## Exercise goal
Keep the pictures out of the copy and print all the entries below exactly.

## Supplied material
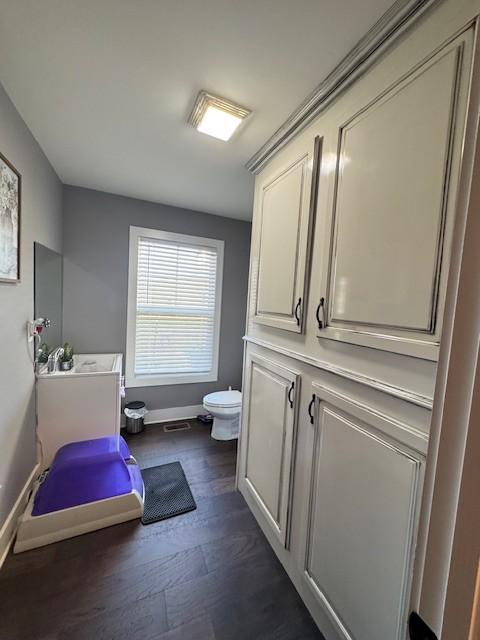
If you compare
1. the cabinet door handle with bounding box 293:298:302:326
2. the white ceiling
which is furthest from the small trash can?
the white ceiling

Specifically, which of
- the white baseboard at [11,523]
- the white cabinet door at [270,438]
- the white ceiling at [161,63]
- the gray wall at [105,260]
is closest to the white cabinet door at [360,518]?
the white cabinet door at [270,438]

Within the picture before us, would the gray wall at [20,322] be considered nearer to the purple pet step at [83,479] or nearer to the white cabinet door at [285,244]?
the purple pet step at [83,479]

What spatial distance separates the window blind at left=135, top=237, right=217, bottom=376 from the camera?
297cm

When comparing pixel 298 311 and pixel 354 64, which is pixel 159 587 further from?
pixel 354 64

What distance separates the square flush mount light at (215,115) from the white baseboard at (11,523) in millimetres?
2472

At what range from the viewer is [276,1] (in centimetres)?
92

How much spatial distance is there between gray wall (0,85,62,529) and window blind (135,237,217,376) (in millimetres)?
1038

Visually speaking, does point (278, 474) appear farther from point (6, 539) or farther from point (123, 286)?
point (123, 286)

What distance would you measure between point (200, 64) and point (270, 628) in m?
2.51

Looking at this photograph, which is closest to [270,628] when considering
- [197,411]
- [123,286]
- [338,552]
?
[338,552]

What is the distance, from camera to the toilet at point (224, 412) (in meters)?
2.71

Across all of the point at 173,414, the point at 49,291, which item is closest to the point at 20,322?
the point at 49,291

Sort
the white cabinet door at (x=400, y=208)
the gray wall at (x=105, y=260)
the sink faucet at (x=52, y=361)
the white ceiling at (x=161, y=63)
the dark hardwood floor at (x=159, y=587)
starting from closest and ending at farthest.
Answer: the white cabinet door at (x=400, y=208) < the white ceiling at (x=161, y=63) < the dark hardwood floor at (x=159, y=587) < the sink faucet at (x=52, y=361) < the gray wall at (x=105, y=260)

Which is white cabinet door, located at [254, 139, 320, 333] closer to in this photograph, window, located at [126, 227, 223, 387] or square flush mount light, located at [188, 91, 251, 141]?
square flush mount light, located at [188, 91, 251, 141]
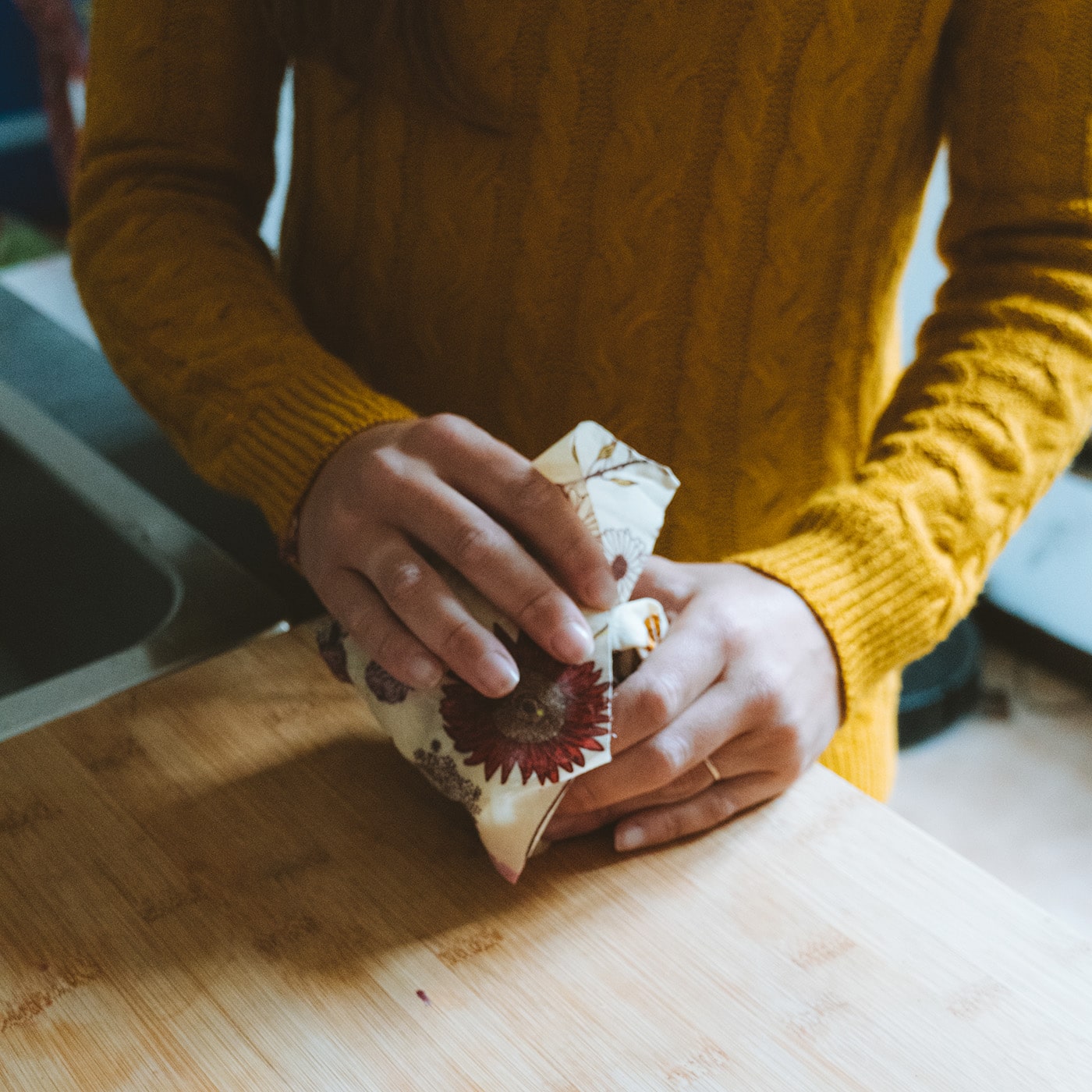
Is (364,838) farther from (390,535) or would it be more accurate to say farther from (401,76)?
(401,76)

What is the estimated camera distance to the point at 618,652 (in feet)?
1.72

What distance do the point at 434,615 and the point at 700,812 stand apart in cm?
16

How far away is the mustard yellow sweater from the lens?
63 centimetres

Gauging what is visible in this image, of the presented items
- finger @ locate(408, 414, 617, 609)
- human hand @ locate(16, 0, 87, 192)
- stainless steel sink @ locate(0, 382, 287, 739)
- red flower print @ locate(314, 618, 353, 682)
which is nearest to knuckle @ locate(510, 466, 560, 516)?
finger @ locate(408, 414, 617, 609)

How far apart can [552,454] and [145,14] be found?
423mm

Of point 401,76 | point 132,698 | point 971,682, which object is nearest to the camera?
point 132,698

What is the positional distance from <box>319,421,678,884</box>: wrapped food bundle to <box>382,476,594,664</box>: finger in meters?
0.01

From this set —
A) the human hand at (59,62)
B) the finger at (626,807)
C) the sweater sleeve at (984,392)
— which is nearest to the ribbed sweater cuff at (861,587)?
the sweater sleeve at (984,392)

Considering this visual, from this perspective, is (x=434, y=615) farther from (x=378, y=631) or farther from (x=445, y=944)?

## Answer to the exercise
If you compare
1. the cabinet door handle with bounding box 293:298:302:326
2. the white ceiling
which is furthest from the small trash can?
the white ceiling

Specifically, which of
- the white baseboard at [11,523]
- the white cabinet door at [270,438]
- the white ceiling at [161,63]
- the gray wall at [105,260]
is closest to the white cabinet door at [360,518]?
the white cabinet door at [270,438]

Within the picture before us, would the gray wall at [20,322] be considered nearer to the purple pet step at [83,479] or nearer to the white cabinet door at [285,244]?
the purple pet step at [83,479]

What spatial distance separates the window blind at left=135, top=237, right=217, bottom=376 from the camera?
297cm

When comparing pixel 298 311 and pixel 354 64, which is pixel 159 587 further from?
pixel 354 64

What distance separates the square flush mount light at (215,115) from the white baseboard at (11,523) in millimetres?
2472

At what range from the viewer is [276,1] (in centimetres)?
92

How much spatial distance is there between gray wall (0,85,62,529) and window blind (135,237,217,376) (in millimetres)?
1038

Visually speaking, does point (278, 474) appear farther from point (6, 539) or farther from point (123, 286)?
point (123, 286)

What distance would you measure between point (200, 64) and point (270, 628) in m?
2.51

Looking at this photograph, which is closest to [270,628] when considering
- [197,411]
- [123,286]
- [338,552]
?
[338,552]

What is the distance, from camera to the toilet at point (224, 412) (in meters)?
2.71

Across all of the point at 173,414, the point at 49,291, which item is closest to the point at 20,322?
the point at 49,291

Sort
the white cabinet door at (x=400, y=208)
the gray wall at (x=105, y=260)
the sink faucet at (x=52, y=361)
the white ceiling at (x=161, y=63)
the dark hardwood floor at (x=159, y=587)
starting from closest and ending at farthest.
Answer: the white cabinet door at (x=400, y=208) < the white ceiling at (x=161, y=63) < the dark hardwood floor at (x=159, y=587) < the sink faucet at (x=52, y=361) < the gray wall at (x=105, y=260)

Which is white cabinet door, located at [254, 139, 320, 333] closer to in this photograph, window, located at [126, 227, 223, 387] or square flush mount light, located at [188, 91, 251, 141]?
square flush mount light, located at [188, 91, 251, 141]
Is (364,838) farther from (390,535) or would it be more accurate to say farther from (401,76)?
(401,76)

What is the estimated camera distance to the point at 618,652 (in feet)?
1.72

What distance do the point at 434,615 and the point at 700,812 stand apart in cm?
16

How far away is the mustard yellow sweater from the lens?
63 centimetres

Gauging what is visible in this image, of the presented items
- finger @ locate(408, 414, 617, 609)
- human hand @ locate(16, 0, 87, 192)
- stainless steel sink @ locate(0, 382, 287, 739)
- red flower print @ locate(314, 618, 353, 682)
which is nearest to knuckle @ locate(510, 466, 560, 516)?
finger @ locate(408, 414, 617, 609)

How far apart can [552,454] and [145,14] be found?
423mm

Of point 401,76 | point 132,698 | point 971,682, which object is nearest to the camera?
point 132,698

What is the positional distance from <box>319,421,678,884</box>: wrapped food bundle to <box>382,476,594,664</box>: finger in meters?
0.01

From this set —
A) the human hand at (59,62)
B) the finger at (626,807)
C) the sweater sleeve at (984,392)
— which is nearest to the ribbed sweater cuff at (861,587)?
the sweater sleeve at (984,392)

Considering this visual, from this perspective, is (x=434, y=615) farther from (x=378, y=631) or farther from (x=445, y=944)?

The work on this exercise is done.